Feiner Humor und leise Ironie sind Greiners bevorzugte Stilmittel der Personencharakterisierung. Gretl komponiert zur „Mordsgaudi“ der Familie ein Couplet, in dem sie sich über die Scheinheiligkeit der Reichen mokiert. Vom Schlussrefrain „Hauptsache, die Fassade bröckelt nicht…“ fühlte sich niemand im Hause Wittgenstein im Geringsten angesprochen“. Mit diesem trockenen Nachsatz wird nicht nur die Familie charakterisiert, sondern mit auch  die Gesellschaft rund um die Jahrhundertwende. Ironie blitzt auch bei der Beschreibung der Hochzeitsnacht und des ehelichen Sexuallebens Margarets durch. Da heißt es: „Alles falsche Überhöhung.“

Immer wieder verblüfft es, mit welcher Feinfühligkeit Margret Greiner  künstlerische Werke  interpretiert: Klimt malt Gretl und „was er entdeckte, war die Eleganz ihrer Erscheinung, ihre unkonventionelle Schönheit , eine Sicherheit im Auftreten, wie sie Bildung und Geld verleihen. Unerschrockenheit, kühlen Verstand.Was er erahnte, war ein Herz, das jederzeit der größten Empathie fähig war.“ Besser könnte man den Charakter Margarets, wie er im Bild Klimts aufscheint, nicht charakterisieren.

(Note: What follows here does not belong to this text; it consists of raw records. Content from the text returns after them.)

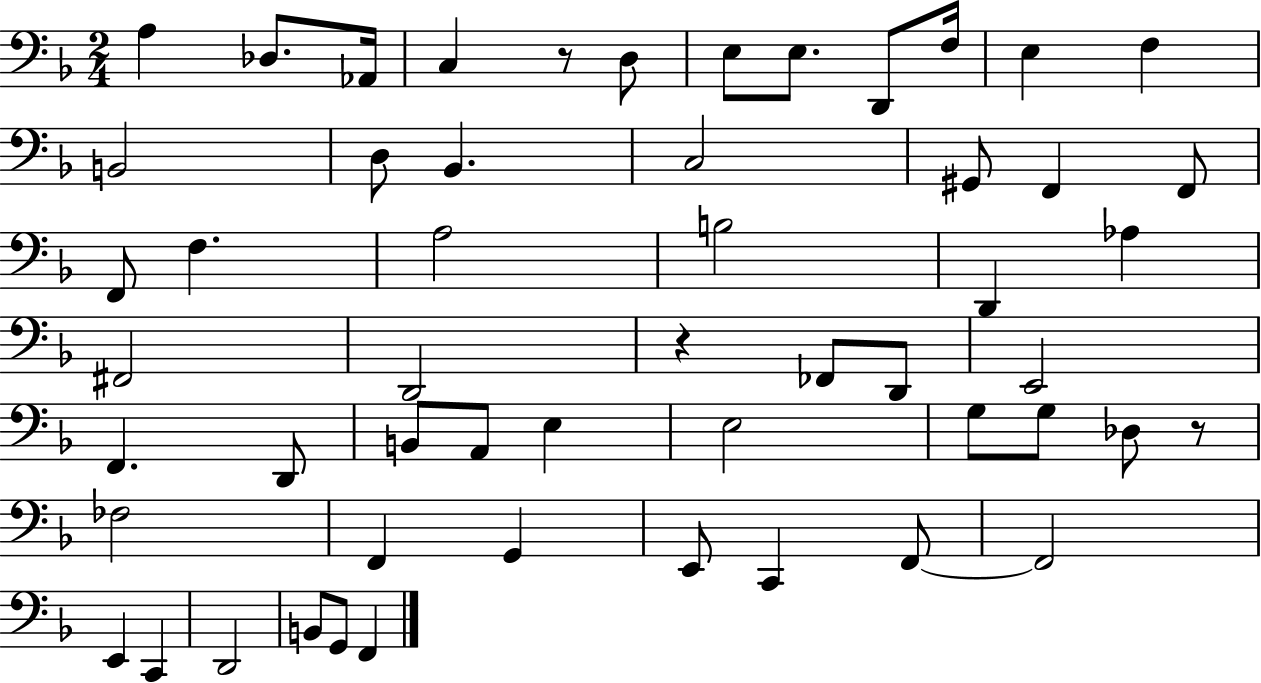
{
  \clef bass
  \numericTimeSignature
  \time 2/4
  \key f \major
  a4 des8. aes,16 | c4 r8 d8 | e8 e8. d,8 f16 | e4 f4 | \break b,2 | d8 bes,4. | c2 | gis,8 f,4 f,8 | \break f,8 f4. | a2 | b2 | d,4 aes4 | \break fis,2 | d,2 | r4 fes,8 d,8 | e,2 | \break f,4. d,8 | b,8 a,8 e4 | e2 | g8 g8 des8 r8 | \break fes2 | f,4 g,4 | e,8 c,4 f,8~~ | f,2 | \break e,4 c,4 | d,2 | b,8 g,8 f,4 | \bar "|."
}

Gespür für typisch wienerische Ausdrücke ist notwendig, um den Ton der Gesellschaft zu treffen. Auch darin zeigt sich Margret Greiner firm genug. Da ist die Rede von einem „Gschlader“ für schlechten Kaffee, man sudert, raunzt, zerkugelt sich usw. Es ist erstaunlich, wie gut sich die Autorin in das Wiener Milieu der Jahrhundertwende einfühlt. Ihre Stärke ist und bleibt die Romanbiografie. Das bewies sie ja bereits in dem Buch über Emilie Flöge  „Auf Freiheit zugeschnitten“, das 2015 bei Kremayr & Scheriau erschien. Beide Romanbiografien eröffnen dem Leser ein „Tableau vivant“ der Jahrhundertwende. Ihr punktgenau treffender Stil macht das Buch zum puren Lesegenuss.